As and when the rules are framed under the Act, several issues will likely be addressed, and new ones will likely arise.
- As an individual, it is essential to be mindful of the information that is being divulged in the public domain. It is important to note that personal data shared in the public domain falls outside the ambit of the Act, and thus, no protection is afforded under the Act to an individual with respect to such personal data.
- Businesses need to examine the extent to which the Act may be applicable to their operations. In most cases, a business house would be a data fiduciary concerning certain personal data and a data processor concerning customer-facing data. Personal data must be handled so that the business is equipped to safeguard the use and processing of personal data in the manner required by the Act.
It follows that there is a need for organisations and businesses to monitor the chain of custody in respect of personal data.

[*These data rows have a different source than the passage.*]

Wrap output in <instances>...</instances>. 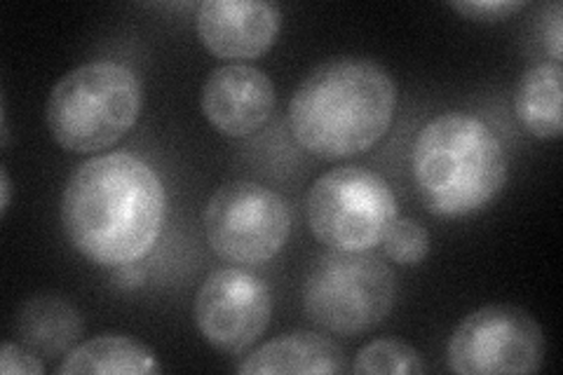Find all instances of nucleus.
Returning <instances> with one entry per match:
<instances>
[{
    "mask_svg": "<svg viewBox=\"0 0 563 375\" xmlns=\"http://www.w3.org/2000/svg\"><path fill=\"white\" fill-rule=\"evenodd\" d=\"M352 371L364 375H422L428 373V362L407 341L378 338V341L366 343L357 352Z\"/></svg>",
    "mask_w": 563,
    "mask_h": 375,
    "instance_id": "nucleus-16",
    "label": "nucleus"
},
{
    "mask_svg": "<svg viewBox=\"0 0 563 375\" xmlns=\"http://www.w3.org/2000/svg\"><path fill=\"white\" fill-rule=\"evenodd\" d=\"M548 354L538 319L517 306H484L470 312L449 338L446 364L461 375H531Z\"/></svg>",
    "mask_w": 563,
    "mask_h": 375,
    "instance_id": "nucleus-8",
    "label": "nucleus"
},
{
    "mask_svg": "<svg viewBox=\"0 0 563 375\" xmlns=\"http://www.w3.org/2000/svg\"><path fill=\"white\" fill-rule=\"evenodd\" d=\"M144 282H146L144 267H139L136 263L115 267V284H118V287H122V289H139Z\"/></svg>",
    "mask_w": 563,
    "mask_h": 375,
    "instance_id": "nucleus-21",
    "label": "nucleus"
},
{
    "mask_svg": "<svg viewBox=\"0 0 563 375\" xmlns=\"http://www.w3.org/2000/svg\"><path fill=\"white\" fill-rule=\"evenodd\" d=\"M306 217L314 240L333 252L362 254L383 244L399 219L397 198L385 178L345 165L322 174L308 190Z\"/></svg>",
    "mask_w": 563,
    "mask_h": 375,
    "instance_id": "nucleus-6",
    "label": "nucleus"
},
{
    "mask_svg": "<svg viewBox=\"0 0 563 375\" xmlns=\"http://www.w3.org/2000/svg\"><path fill=\"white\" fill-rule=\"evenodd\" d=\"M85 319L74 302L57 294H38L29 298L16 312V341L31 348L43 360L66 356L80 341Z\"/></svg>",
    "mask_w": 563,
    "mask_h": 375,
    "instance_id": "nucleus-13",
    "label": "nucleus"
},
{
    "mask_svg": "<svg viewBox=\"0 0 563 375\" xmlns=\"http://www.w3.org/2000/svg\"><path fill=\"white\" fill-rule=\"evenodd\" d=\"M64 235L80 256L101 267L144 258L161 238L167 192L157 172L132 153L85 159L62 192Z\"/></svg>",
    "mask_w": 563,
    "mask_h": 375,
    "instance_id": "nucleus-1",
    "label": "nucleus"
},
{
    "mask_svg": "<svg viewBox=\"0 0 563 375\" xmlns=\"http://www.w3.org/2000/svg\"><path fill=\"white\" fill-rule=\"evenodd\" d=\"M542 35H544V47H548L550 57L561 64V47H563V10L559 3H554L548 12H544V24H542Z\"/></svg>",
    "mask_w": 563,
    "mask_h": 375,
    "instance_id": "nucleus-20",
    "label": "nucleus"
},
{
    "mask_svg": "<svg viewBox=\"0 0 563 375\" xmlns=\"http://www.w3.org/2000/svg\"><path fill=\"white\" fill-rule=\"evenodd\" d=\"M411 174L434 217L465 219L498 198L509 167L503 141L482 118L449 111L420 128Z\"/></svg>",
    "mask_w": 563,
    "mask_h": 375,
    "instance_id": "nucleus-3",
    "label": "nucleus"
},
{
    "mask_svg": "<svg viewBox=\"0 0 563 375\" xmlns=\"http://www.w3.org/2000/svg\"><path fill=\"white\" fill-rule=\"evenodd\" d=\"M430 232L420 221L399 217L383 240L385 256L397 265H420L430 254Z\"/></svg>",
    "mask_w": 563,
    "mask_h": 375,
    "instance_id": "nucleus-17",
    "label": "nucleus"
},
{
    "mask_svg": "<svg viewBox=\"0 0 563 375\" xmlns=\"http://www.w3.org/2000/svg\"><path fill=\"white\" fill-rule=\"evenodd\" d=\"M205 235L221 261L261 265L275 258L291 235V209L273 188L228 181L205 207Z\"/></svg>",
    "mask_w": 563,
    "mask_h": 375,
    "instance_id": "nucleus-7",
    "label": "nucleus"
},
{
    "mask_svg": "<svg viewBox=\"0 0 563 375\" xmlns=\"http://www.w3.org/2000/svg\"><path fill=\"white\" fill-rule=\"evenodd\" d=\"M144 111V85L128 64L87 62L52 87L45 106L49 136L68 153H97L128 136Z\"/></svg>",
    "mask_w": 563,
    "mask_h": 375,
    "instance_id": "nucleus-4",
    "label": "nucleus"
},
{
    "mask_svg": "<svg viewBox=\"0 0 563 375\" xmlns=\"http://www.w3.org/2000/svg\"><path fill=\"white\" fill-rule=\"evenodd\" d=\"M0 192H3V202H0V217H8V209L12 202V181L5 167H0Z\"/></svg>",
    "mask_w": 563,
    "mask_h": 375,
    "instance_id": "nucleus-22",
    "label": "nucleus"
},
{
    "mask_svg": "<svg viewBox=\"0 0 563 375\" xmlns=\"http://www.w3.org/2000/svg\"><path fill=\"white\" fill-rule=\"evenodd\" d=\"M397 300V279L378 258L347 252L317 256L303 282V310L314 327L360 335L383 324Z\"/></svg>",
    "mask_w": 563,
    "mask_h": 375,
    "instance_id": "nucleus-5",
    "label": "nucleus"
},
{
    "mask_svg": "<svg viewBox=\"0 0 563 375\" xmlns=\"http://www.w3.org/2000/svg\"><path fill=\"white\" fill-rule=\"evenodd\" d=\"M561 85L563 68L556 62L536 64L517 82L515 89V113L521 128L540 139L556 141L563 132L561 113Z\"/></svg>",
    "mask_w": 563,
    "mask_h": 375,
    "instance_id": "nucleus-15",
    "label": "nucleus"
},
{
    "mask_svg": "<svg viewBox=\"0 0 563 375\" xmlns=\"http://www.w3.org/2000/svg\"><path fill=\"white\" fill-rule=\"evenodd\" d=\"M397 113V85L387 70L357 57L314 66L289 101V130L314 157L347 159L372 151Z\"/></svg>",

- The manner in which personal data is to be ‘erased’ following the exercise of rights by a Data Principal under the Act needs to be addressed effectively. While the Act grants an individual the right to have the Data Fiduciary erase all the personal data relating to the Data Principal, the intricacies of the 21st-century storage systems, protocols, and interdependencies make it a herculean task to guarantee the complete erasure of the personal data. The rules under the Act should establish robust standards, technical measures, and time frame to ensure that personal data is removed effectively.
- Clarity is required with respect to the processing of data ‘outside the territory of India’ if such processing is in connection with any activity related to the offering of goods or services to Data Principals within the territory of India, as discussed above.